I reckon robust fundamentals and attractive valuations make Lloyds (LSE: LLOY), Legal & General (LSE: LGEN) and Schroders (LSE: SDR) attractive blue-chip buys right now. Of course, there’s the small matter of tomorrow’s referendum — but I’ll come to that after looking at the three businesses.
Lloyds
Lloyds’ efficiency and profits mark it out as a cut above the UK’s other big banks. Last year’s underlying return on equity of 15%, pre-tax profit of £8.1bn and earnings per share of 8.5p were impressive.
The shares have made a bit of ground this week, having been on the decline since late May, but nevertheless are 20% down from their 52-week high, putting the company on a bargain basement price-to-earnings (P/E) ratio of 8.3.
In addition to its earnings power, the Black Horse is the UK’s strongest big bank and among the strongest in Europe, with a common equity tier 1 (CET1) ratio of 13%. Last year’s stress test by the Prudential Regulation Authority — which assumed a 20% fall in house prices, a 30% crash in commercial property and unemployment peaking at over 9% — estimated Lloyds’ CET1 at 9.5% in the trough of the stress, well above the safety threshold of 4.5%.
That test — a pretty extreme scenario — assumed a suspension of Lloyds’ dividend.
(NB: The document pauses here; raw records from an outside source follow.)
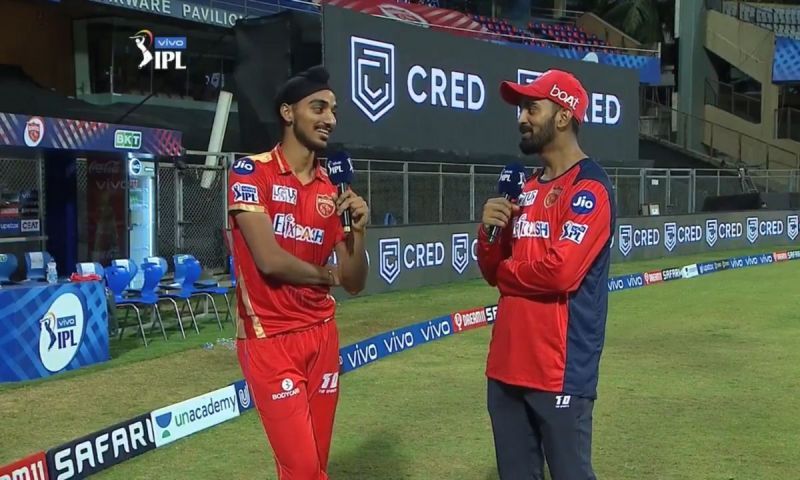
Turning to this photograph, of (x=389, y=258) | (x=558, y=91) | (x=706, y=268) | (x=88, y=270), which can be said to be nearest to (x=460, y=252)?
(x=389, y=258)

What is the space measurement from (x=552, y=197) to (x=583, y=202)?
0.53 ft

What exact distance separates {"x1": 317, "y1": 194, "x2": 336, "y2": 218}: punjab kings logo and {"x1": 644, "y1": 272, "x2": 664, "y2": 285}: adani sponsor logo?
1460 centimetres

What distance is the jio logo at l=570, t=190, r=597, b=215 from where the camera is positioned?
338cm

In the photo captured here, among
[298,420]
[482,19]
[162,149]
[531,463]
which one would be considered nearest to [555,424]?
[531,463]

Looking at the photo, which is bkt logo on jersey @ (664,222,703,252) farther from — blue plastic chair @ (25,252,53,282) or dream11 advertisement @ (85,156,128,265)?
blue plastic chair @ (25,252,53,282)

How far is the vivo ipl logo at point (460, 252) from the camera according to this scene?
59.8 ft

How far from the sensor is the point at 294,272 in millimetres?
3412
While I don’t see such a disaster round the corner, there could be bumps in the road that mean the dividend might not be quite as high as analyst forecasts of a 6.2% yield, rising to 7.2% next year.
Legal & General
Insurer Legal & General has a solid regulatory capital surplus and a strong business model, delivering annual earnings growth of around 10%. The shares haven’t been quite as badly hit by market jitters as Lloyds’, but are still down 17% from their 52-week high.
Legal & General now trades on a current-year forecast P/E of 11.3, falling to 10.3 for 2017. Combine these inexpensive earnings ratings with forecast dividend yields of 6.3% rising to 6.7%, and this is another strong financial business with an attractive valuation.
Schroders
Asset manager Schroders has a long history of prudent management, built on a robust balance sheet. The company culture has produced an excellent dividend record, even through the financial crisis.
The shares are down 22% from their 52-week high and trade on a P/E of 14.7 with a dividend yield of 3.3%. However, if you buy the company’s non-voting shares (ticker SDRC), which trade at a discount to the voting shares, the P/E falls to 11.1 and the yield rises to 4.4%.
Referendum
It’s widely expected that the stock market will fall on a Leave vote and rally on a Remain vote. A poll of polls in the Telegraph today has the vote split 50:50. However, the weight of money with bookmakers and betting exchanges is strongly suggesting a Remain result. As I write, the odds on Remain are around 3/10 and on Leave 3/1.
I prefer money as a predictor to opinion polls (history’s on my side), and I reckon strong businesses, such as Lloyds, L&G and Schroders, are well-worth buying today. Keeping some cash in reserve, or a bit of hedging with the bookies on Leave at 3/1, could mitigate against the vote going Brexit’s way.